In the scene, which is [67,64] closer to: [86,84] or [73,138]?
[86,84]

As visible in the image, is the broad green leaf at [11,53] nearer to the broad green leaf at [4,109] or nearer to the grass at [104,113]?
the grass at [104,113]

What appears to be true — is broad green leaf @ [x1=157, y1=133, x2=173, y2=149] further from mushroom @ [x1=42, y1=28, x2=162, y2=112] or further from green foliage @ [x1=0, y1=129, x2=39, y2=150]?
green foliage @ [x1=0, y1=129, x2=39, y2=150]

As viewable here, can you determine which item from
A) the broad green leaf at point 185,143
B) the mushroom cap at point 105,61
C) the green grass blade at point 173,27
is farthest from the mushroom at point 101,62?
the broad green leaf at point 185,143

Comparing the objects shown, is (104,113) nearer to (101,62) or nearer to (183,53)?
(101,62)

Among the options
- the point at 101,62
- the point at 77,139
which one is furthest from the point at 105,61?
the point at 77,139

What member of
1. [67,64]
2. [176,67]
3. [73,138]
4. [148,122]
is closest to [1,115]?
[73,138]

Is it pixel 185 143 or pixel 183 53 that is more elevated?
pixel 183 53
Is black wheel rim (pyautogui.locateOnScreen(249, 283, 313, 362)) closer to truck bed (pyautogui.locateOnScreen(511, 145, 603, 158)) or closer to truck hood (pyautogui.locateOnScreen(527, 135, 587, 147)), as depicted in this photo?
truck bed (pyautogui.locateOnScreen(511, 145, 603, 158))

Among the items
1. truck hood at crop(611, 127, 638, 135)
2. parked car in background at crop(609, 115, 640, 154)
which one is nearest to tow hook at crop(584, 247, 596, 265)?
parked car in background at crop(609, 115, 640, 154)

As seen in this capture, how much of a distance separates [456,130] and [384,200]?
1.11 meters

-- -- --

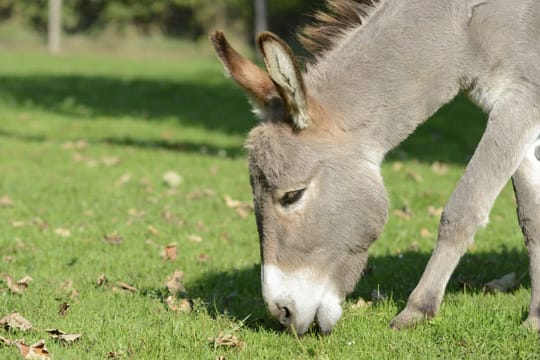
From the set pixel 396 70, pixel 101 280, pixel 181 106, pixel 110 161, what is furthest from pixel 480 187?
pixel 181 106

-- -- --

#### TASK
Copy the records again without alteration, starting at the line that contains "As seen in this" and ending after the line that contains "1.11 meters".

#### SOLUTION
As seen in this capture, how much of a distance separates [456,130] and [384,200]?
1.11 meters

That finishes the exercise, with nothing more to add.